For me, the best results materialize by varying my workouts over the long run.
Don’t go chasing for the “best weight lifting workout ever” because it doesn’t exist. Yes, certain approaches will deliver different results; however, it’s still good to mix it up over the long term.
Sharing equipment when doing supersets
This isn’t a question, but a tip. One logistical problem with supersets is you need immediate access to two or more pieces of equipment which can be difficult in a buy gym. What can you do?
Instead of getting into an argument with someone who took over a piece of equipment I was using or waiting (I hate waiting for equipment, I always have a plan B. My plan B is doing a different exercise. This isn’t ideal, but I expect it to happen at least once every workout.
What else can you do?
I often place a towel on the one while I use another. This works most of the time to reserve it. However, sometimes somebody removes the towel and moves in anyway. If I’m inclined, I’ll say I was using that equipment. Other times when I don’t really want to be confrontational, I go with plan B and do a different exercise.
If you like the towel reservation system, bring 2 towels in with you so you can reserve 2 pieces of equipment at a time. However, just because you place a towel on equipment doesn’t mean you’re the owner of said equipment. I let other people work in, but the towel gives me a claim in the sense that the person working in with me can’t tell me that it’s his equipment for the next 3 sets.
Essentially, the towel trick makes other people the invitee which gives you some claim to the machine … and usually that’s good enough … at least for me.
On a lighter note, I saw a guy at my gym wearing a t-shirt saying “No, you can’t work in.” Awesome! Seriously, I’m all for working in and sharing equipment. That’s proper etiquette.
Can I do supersets with a partner/spotter?
Not really. The trouble with working out with a partner during supersets is you don’t really do a superset. If you spot your partner, you’re not going to move directly into the second set (and third set if doing triple supersets).
Isn’t this a problem?
I don’t think so. I don’t like working out with workout partners. It goes too slow. Supersets are all about getting it done fast and still getting stellar results.
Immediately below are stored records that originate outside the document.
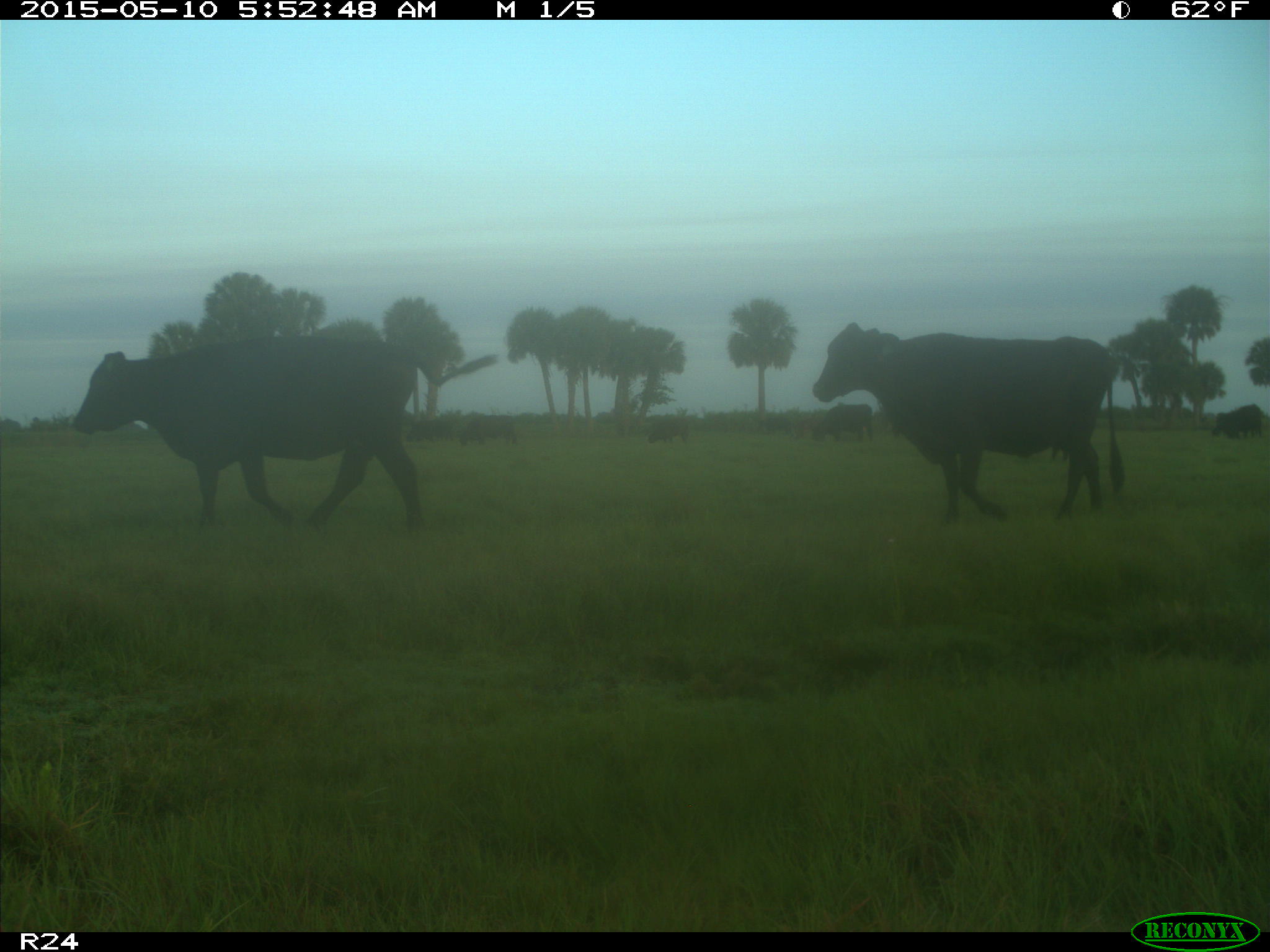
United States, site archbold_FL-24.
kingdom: Animalia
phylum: Chordata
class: Mammalia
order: Artiodactyla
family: Bovidae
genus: Bos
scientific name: Bos taurus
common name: domestic cow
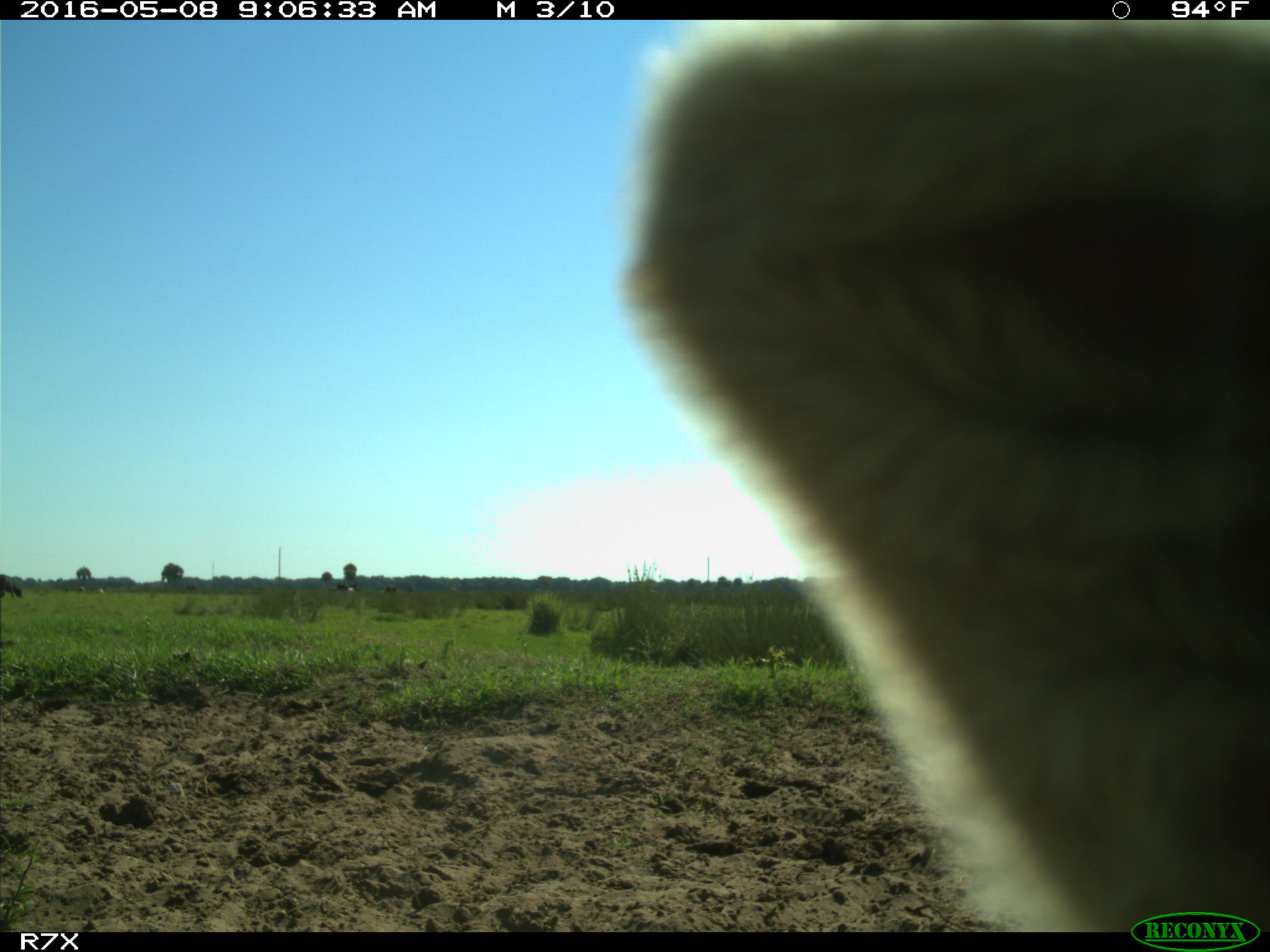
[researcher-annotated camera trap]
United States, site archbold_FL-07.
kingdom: Animalia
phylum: Chordata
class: Mammalia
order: Artiodactyla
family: Bovidae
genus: Bos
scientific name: Bos taurus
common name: domestic cow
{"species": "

What about working a muscle to fatigue?
Frankly, I’ve never noticed any benefit squeezing out a rep or two with the help of a partner. Maybe I’m in the minority, but I simply don’t need to do it.
Sure, if I’m not doing supersets and have a partner with me I’ll take the spot, but I’m not giving up all the terrific benefits of doing supersets so I can squeeze out a half-assisted rep or two.
What if you must work out muscles to exhaustion?
Ask someone in the gym to spot you. That’s common practice and there’s usually somebody around who can jump in to spot. I’m asked quite a bit and am never put off by it as long as they don’t expect me to be their spotter for the rest of their workout (I’m too busy doing supersets).
Therefore, you can still work muscles out to exhaustion by asking for the odd spot in the gym. But, supersets aren’t conducive to doing with a partner.